One aspect of what RJC investigations found in Dubois is common in smaller communities in the US. Geiger and Fahnestock call it ``comity.'' Generally, it speaks to courtesy and polite conduct. But in this context, explains Mrs. Habig, it means: ``You scratch my back, and I'll scratch yours.''

``It's not always a conscious thing. The judge and the prosecutor are friends. Sometimes they're related. People back off when they know people too well. . . . And the local paper only covers major cases in the courts,'' Habig says.

Dubois courts -- prodded by citizen oversight -- are slowly changing procedures and wiping out abuses, reports Habig. ``There are still things to work out,'' she admits. ``But we now know what can happen.''

RJC's approach is generally hailed by those who advocate court reform. But many warn that progress will be slow.

For instance, Albert Barney, long-time chief justice of Vermont's Supreme Court, says that local mores and loyalty tend to work against an effective justice system in small towns.

Judge Barney, who recently stepped down from the bench after 31 years of service, likens rural attitudes toward justice to whites' support of apartheid in South Africa. ``It's all in the name of protecting the community,'' he says.

But the Vermont jurist says that RJC is helping to neutralize this local bias by developing invaluable data for rural jurisdictions that are willing to adapt it to their own situations.

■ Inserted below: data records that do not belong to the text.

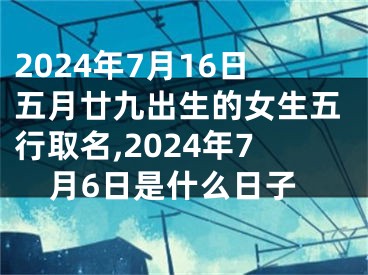 2024年7月16日五月廿九出生的女生五行取名,2024年7月6日是什么日子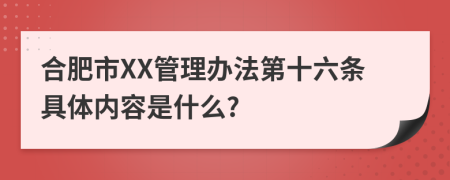 合肥市XX管理办法第十六条具体内容是什么?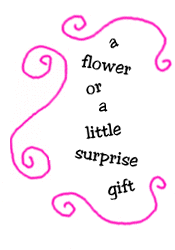a flower or a little surprise gift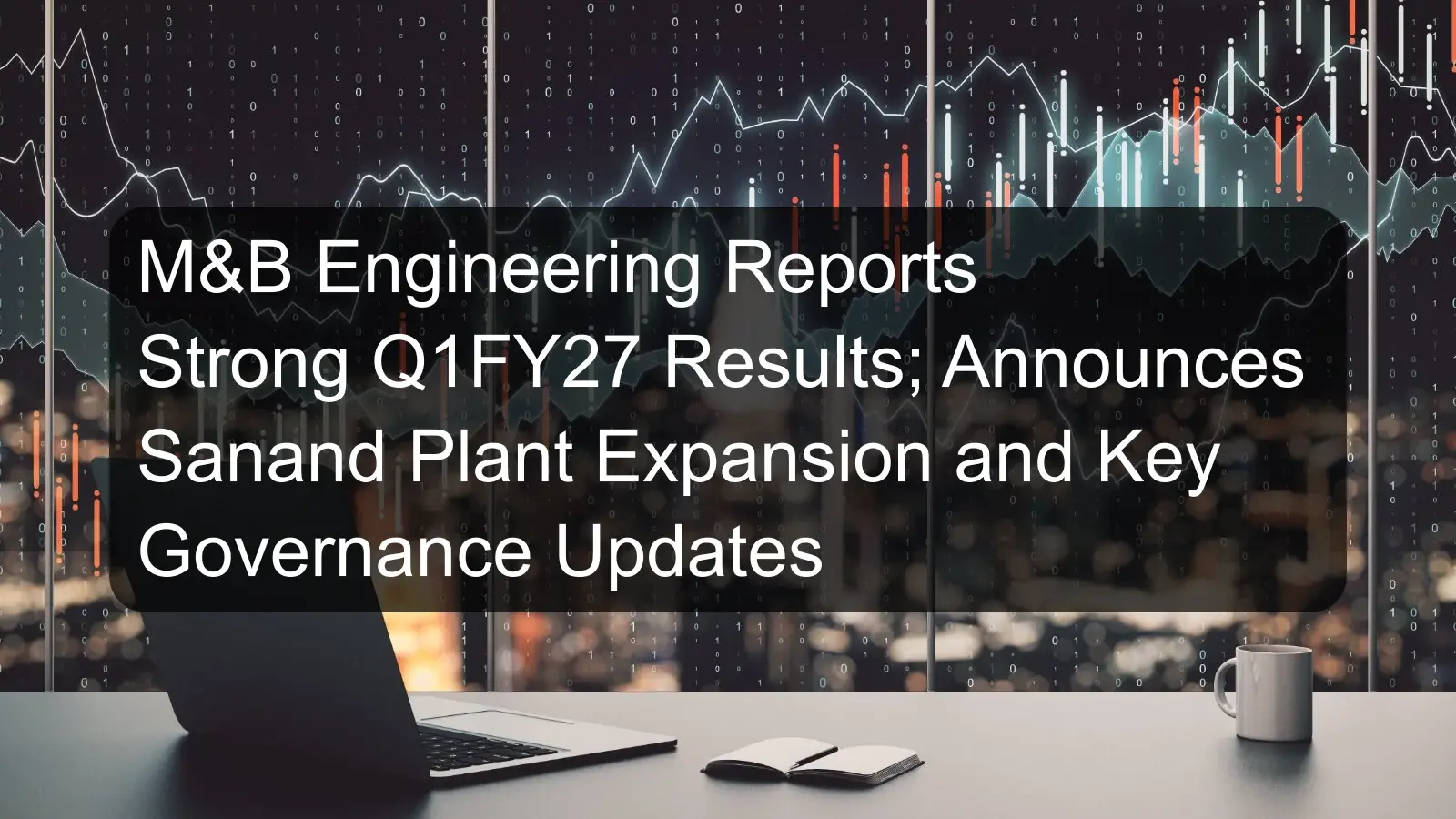 M&B Engineering Reports Strong Q1FY27 Results; Announces Sanand Plant Expansion and Key Governance Updates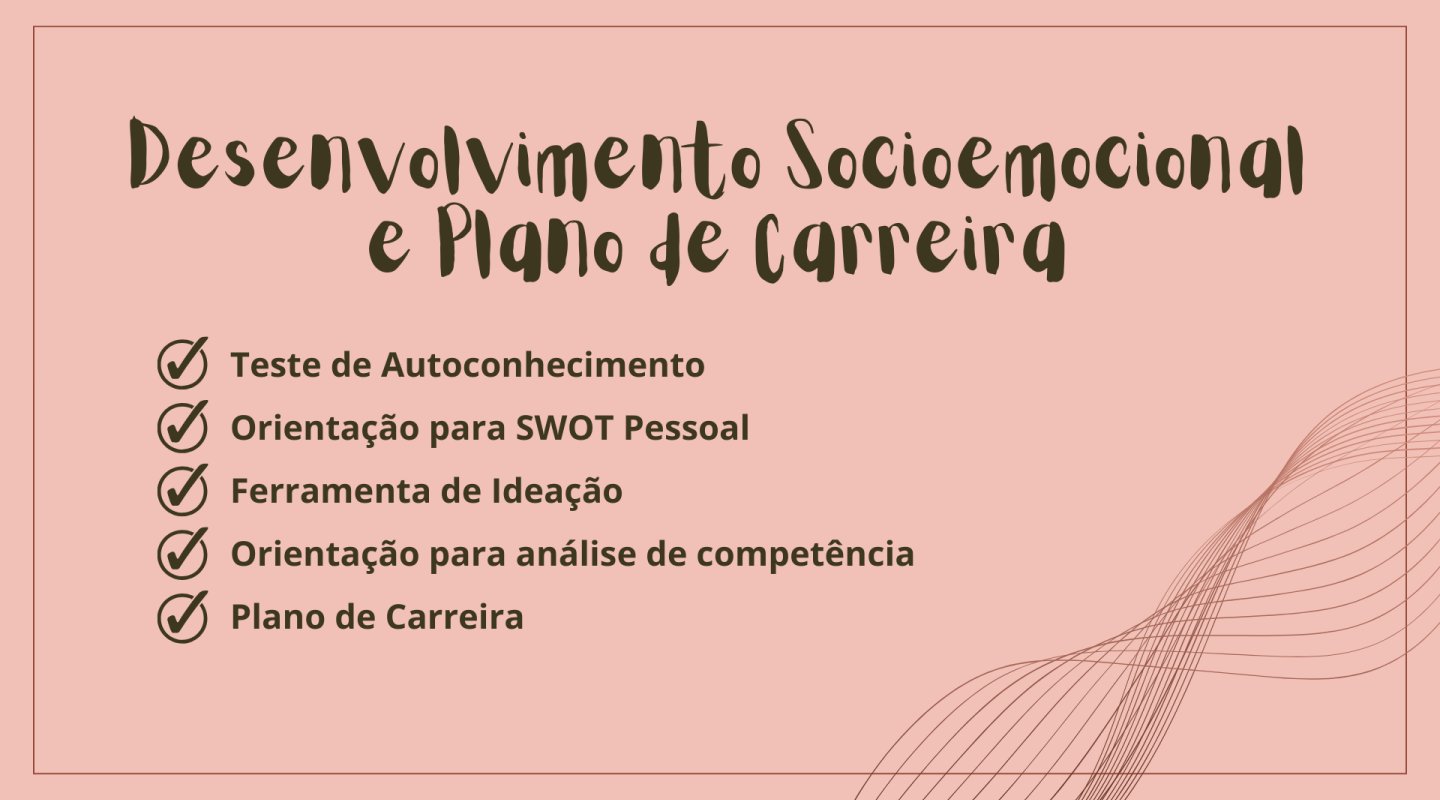 Desenvolvimento Socioemocional e Plano de Carreira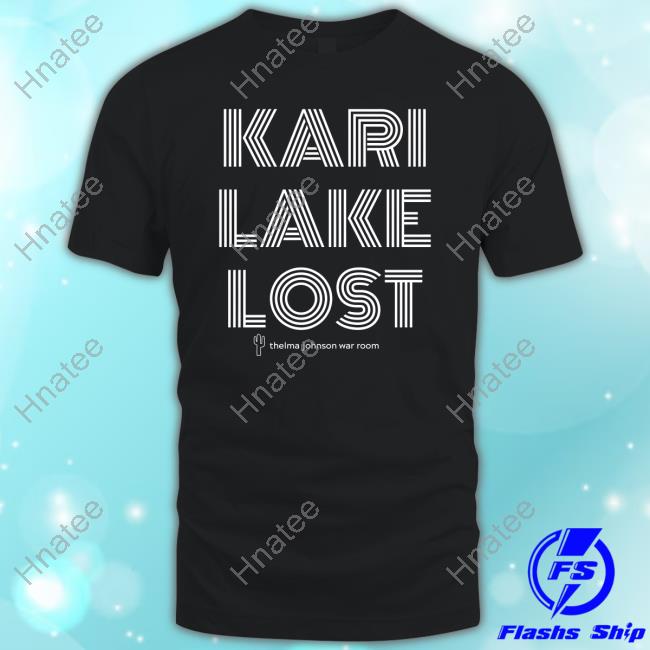 Bonfire Merch Kari Lake Lost Thelma Johnson War Room Crewneck Sweatshirt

Another believer in court reform is Ernest Friesen, dean of the California Western School of Law, whom Maurice Geiger refers to as the nation's ``guru of court management.'' But Dean Friesen is pragmatic about how much can be accomplished in rural reform, and how quickly change might be effected.

Rural courts generally need closer state judicial supervision, more effective monitoring of their procedures, and better training for their personnel, he says. Poor, minorities fare worst

The law school dean also is concerned that justice is difficult to attain in a social setting where judges must travel from county to county to sit on cases, prosecutors serve part time, and court clerks are often forced (as a result of inadequate income) to moonlight by running motels and apartment houses.

Geiger and Fahnestock are particularly concerned about how badly the poor and minorities fare in rural courts. Several of their studies found that there is a strong correlation between poverty and the way people are treated by the courts. Furthermore, says Geiger, ``poor women get shortchanged even more than poor men.''

A basic premise of RJC is that the courts set the tone for how people generally behave. ``If people see that courts are lawless,'' Fahnestock says, ``it is easier for them to be lawless themselves.''

Curtis J. Sitomer writes the Monitor's weekly ``Justice'' column.